───── TEKS DOKUMEN ─────
Home Ekonomi Lumpuh dan Tak Mampu, Mbah Yem Belum Pernah Dapat Bantuan

Lumpuh dan Tak Mampu, Mbah Yem Belum Pernah Dapat Bantuan

Ungaran, Gatra.com – Iklas, sabar, dan pandai bersyukur adalah kunci untuk hidup bahagia. Kebahagiaan tidak bisa hanya dihitung seberapa banyak uang dan harta yang dimiliki. 

Seperti yang bisa kita lihat dari Mbah Pasiyem (80), warga Dusun Krajan Atas, Kelurahan Gondoriyo, Kecamatan Jambu, Kabupaten Semarang, Jawa Tengah. Mbah Yem, biasa disapa, menjalani hidupnya dalam serba kekurangan. 

Kehidupan sehari-harinya dijalani di rumah yang sangat sederhana. Rumahnya berdinding papan dan berlantai tanah. Tak memiliki kamar tidur juga kamar mandi yang layak. 

Untuk tidur, perempuan tua itu menggunakan sepetak ruangan berukuran  3x3 meter yang berkarpet perlak plastik. Tempat tidurnya terbuat dari kayu papan (amben dalam bahasa Jawa) dengan kasur tipis ala kadarnya.
─────
TUGAS 1: Sebutkan semua nama wilayah yang membentuk alamat tempat tinggal Mbah Pasiyem menurut artikel tentang Mbah Yem.
TUGAS 2: Menurut artikel tentang Mbah Yem, berapa ukuran ruangan yang ia gunakan untuk tidur?
TUGAS 3: Tentukan apakah tiap pernyataan berikut sesuai dengan artikel tentang Mbah Yem: (a) Rumah Mbah Yem berlantai keramik. (b) Mbah Yem berusia 80 tahun. (c) Tempat tidur Mbah Yem terbuat dari kayu papan.
───── BAHAN SUMBER ─────
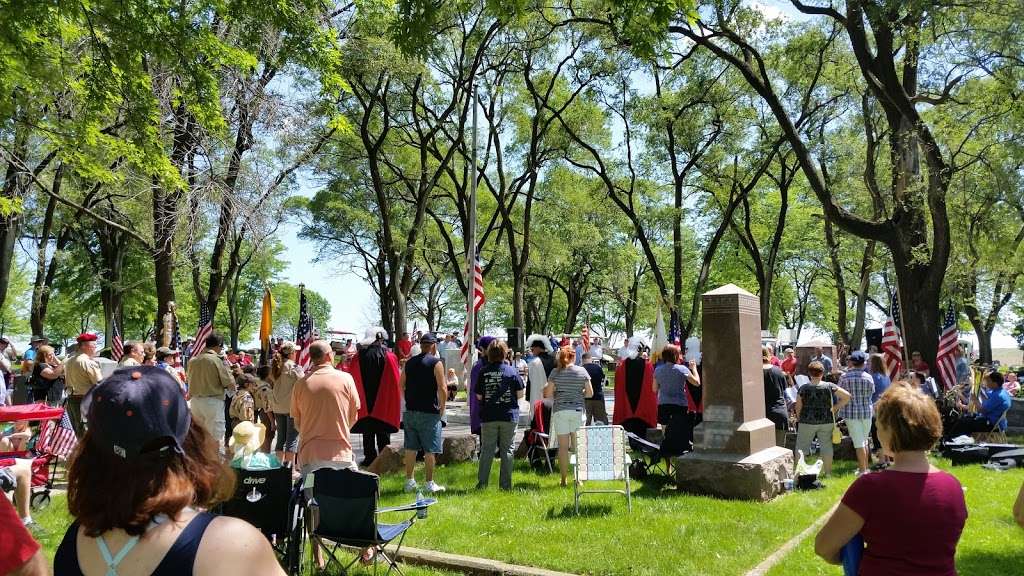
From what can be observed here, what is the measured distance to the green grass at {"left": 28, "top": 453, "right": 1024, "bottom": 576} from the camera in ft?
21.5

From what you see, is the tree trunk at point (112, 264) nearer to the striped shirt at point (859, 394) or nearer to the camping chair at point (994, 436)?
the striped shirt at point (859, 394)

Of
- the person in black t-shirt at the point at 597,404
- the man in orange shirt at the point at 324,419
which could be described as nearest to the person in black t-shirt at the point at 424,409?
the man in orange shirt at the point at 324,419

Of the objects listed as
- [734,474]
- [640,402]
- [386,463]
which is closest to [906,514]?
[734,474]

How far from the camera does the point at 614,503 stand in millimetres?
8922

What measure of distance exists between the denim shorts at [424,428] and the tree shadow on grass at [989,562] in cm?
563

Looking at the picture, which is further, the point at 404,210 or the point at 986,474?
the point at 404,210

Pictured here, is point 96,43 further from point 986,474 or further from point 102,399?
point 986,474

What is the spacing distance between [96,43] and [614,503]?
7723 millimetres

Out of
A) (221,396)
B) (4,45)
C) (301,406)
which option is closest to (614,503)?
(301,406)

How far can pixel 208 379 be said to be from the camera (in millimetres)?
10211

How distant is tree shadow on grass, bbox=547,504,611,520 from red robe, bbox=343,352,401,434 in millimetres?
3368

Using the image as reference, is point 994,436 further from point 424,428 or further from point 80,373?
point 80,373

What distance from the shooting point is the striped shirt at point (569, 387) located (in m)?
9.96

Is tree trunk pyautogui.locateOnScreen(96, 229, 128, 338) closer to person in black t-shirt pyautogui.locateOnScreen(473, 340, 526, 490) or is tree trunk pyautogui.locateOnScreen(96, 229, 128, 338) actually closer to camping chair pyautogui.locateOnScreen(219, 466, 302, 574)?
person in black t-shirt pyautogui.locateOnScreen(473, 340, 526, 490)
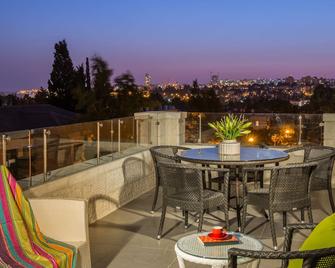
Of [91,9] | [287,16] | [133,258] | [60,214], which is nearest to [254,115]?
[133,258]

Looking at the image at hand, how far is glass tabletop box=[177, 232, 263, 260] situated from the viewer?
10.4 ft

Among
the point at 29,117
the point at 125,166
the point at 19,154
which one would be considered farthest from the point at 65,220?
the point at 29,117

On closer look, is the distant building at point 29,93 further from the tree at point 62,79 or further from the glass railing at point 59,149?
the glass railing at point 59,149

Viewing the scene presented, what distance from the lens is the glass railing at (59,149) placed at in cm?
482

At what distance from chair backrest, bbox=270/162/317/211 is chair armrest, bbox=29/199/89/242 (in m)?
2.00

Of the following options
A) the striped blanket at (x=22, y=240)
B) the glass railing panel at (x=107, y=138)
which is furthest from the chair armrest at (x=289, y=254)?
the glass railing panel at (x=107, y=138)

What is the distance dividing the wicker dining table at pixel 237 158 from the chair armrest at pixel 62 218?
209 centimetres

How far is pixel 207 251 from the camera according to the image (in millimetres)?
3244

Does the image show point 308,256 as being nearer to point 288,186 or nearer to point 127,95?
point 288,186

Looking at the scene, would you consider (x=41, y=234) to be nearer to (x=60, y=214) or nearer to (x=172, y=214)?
─────
───── BAHAN SUMBER ─────
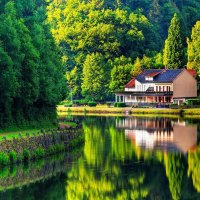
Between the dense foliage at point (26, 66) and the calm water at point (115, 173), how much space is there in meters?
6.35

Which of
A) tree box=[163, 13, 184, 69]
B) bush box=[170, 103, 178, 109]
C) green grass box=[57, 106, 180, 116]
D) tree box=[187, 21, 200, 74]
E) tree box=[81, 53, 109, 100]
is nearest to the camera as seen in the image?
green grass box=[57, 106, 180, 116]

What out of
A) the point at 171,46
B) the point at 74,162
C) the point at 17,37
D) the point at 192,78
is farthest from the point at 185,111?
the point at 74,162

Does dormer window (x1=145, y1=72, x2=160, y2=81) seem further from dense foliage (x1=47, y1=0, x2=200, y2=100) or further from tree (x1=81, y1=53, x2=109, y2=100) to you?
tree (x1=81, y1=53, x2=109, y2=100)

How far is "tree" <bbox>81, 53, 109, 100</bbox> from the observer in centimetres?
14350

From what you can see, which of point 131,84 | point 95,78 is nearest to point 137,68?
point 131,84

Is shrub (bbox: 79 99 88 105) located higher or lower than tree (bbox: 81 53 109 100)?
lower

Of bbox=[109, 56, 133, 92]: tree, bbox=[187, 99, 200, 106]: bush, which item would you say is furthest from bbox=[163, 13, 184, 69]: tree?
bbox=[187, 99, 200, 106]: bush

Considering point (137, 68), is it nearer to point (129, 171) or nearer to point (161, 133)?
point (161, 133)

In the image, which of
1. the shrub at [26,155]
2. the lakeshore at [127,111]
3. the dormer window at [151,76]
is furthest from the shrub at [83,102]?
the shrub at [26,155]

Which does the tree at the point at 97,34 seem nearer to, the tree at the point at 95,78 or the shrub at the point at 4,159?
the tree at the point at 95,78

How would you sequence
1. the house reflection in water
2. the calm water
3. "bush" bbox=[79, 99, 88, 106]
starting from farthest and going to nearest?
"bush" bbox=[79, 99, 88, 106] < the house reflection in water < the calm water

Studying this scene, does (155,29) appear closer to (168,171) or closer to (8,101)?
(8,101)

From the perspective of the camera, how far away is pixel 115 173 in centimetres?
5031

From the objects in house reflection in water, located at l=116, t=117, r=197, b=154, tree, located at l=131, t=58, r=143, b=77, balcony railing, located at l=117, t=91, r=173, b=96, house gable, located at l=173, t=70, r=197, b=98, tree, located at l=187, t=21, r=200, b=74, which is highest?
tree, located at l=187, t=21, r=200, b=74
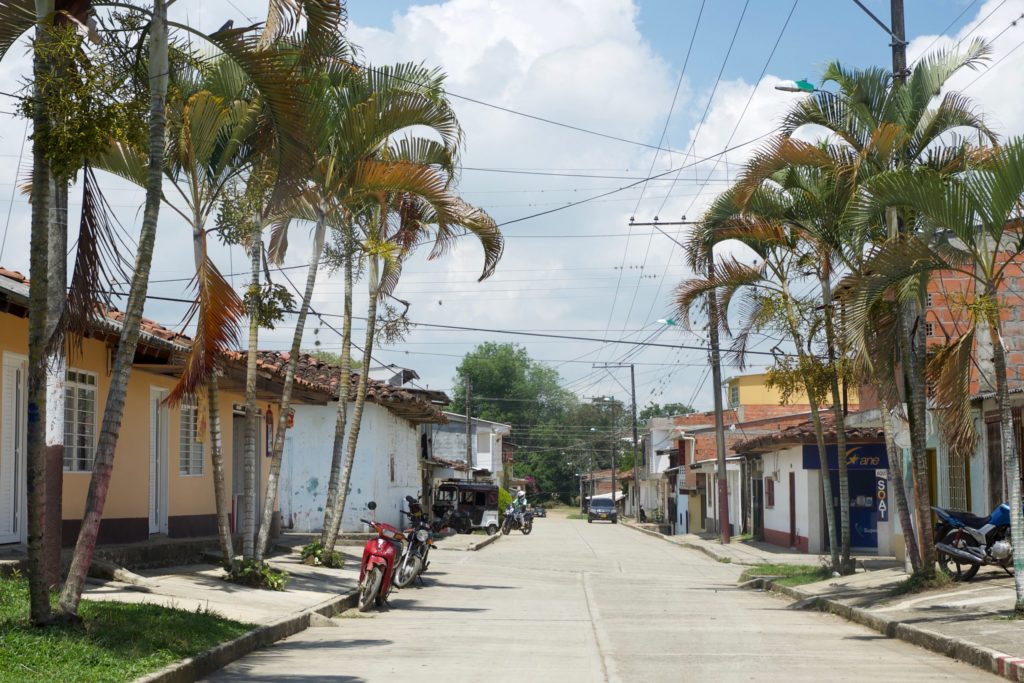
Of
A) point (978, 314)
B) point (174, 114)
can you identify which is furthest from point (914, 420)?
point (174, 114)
─────
JAWABAN LATIHAN 1: Dusun Krajan Atas, Kelurahan Gondoriyo, Kecamatan Jambu, Kabupaten Semarang, Jawa Tengah.

JAWABAN LATIHAN 2: 3x3 meter.

JAWABAN LATIHAN 3:
(a) Tidak: "Rumahnya berdinding papan dan berlantai tanah."
(b) Ya: "Mbah Pasiyem (80)"
(c) Ya: "Tempat tidurnya terbuat dari kayu papan (amben dalam bahasa Jawa)"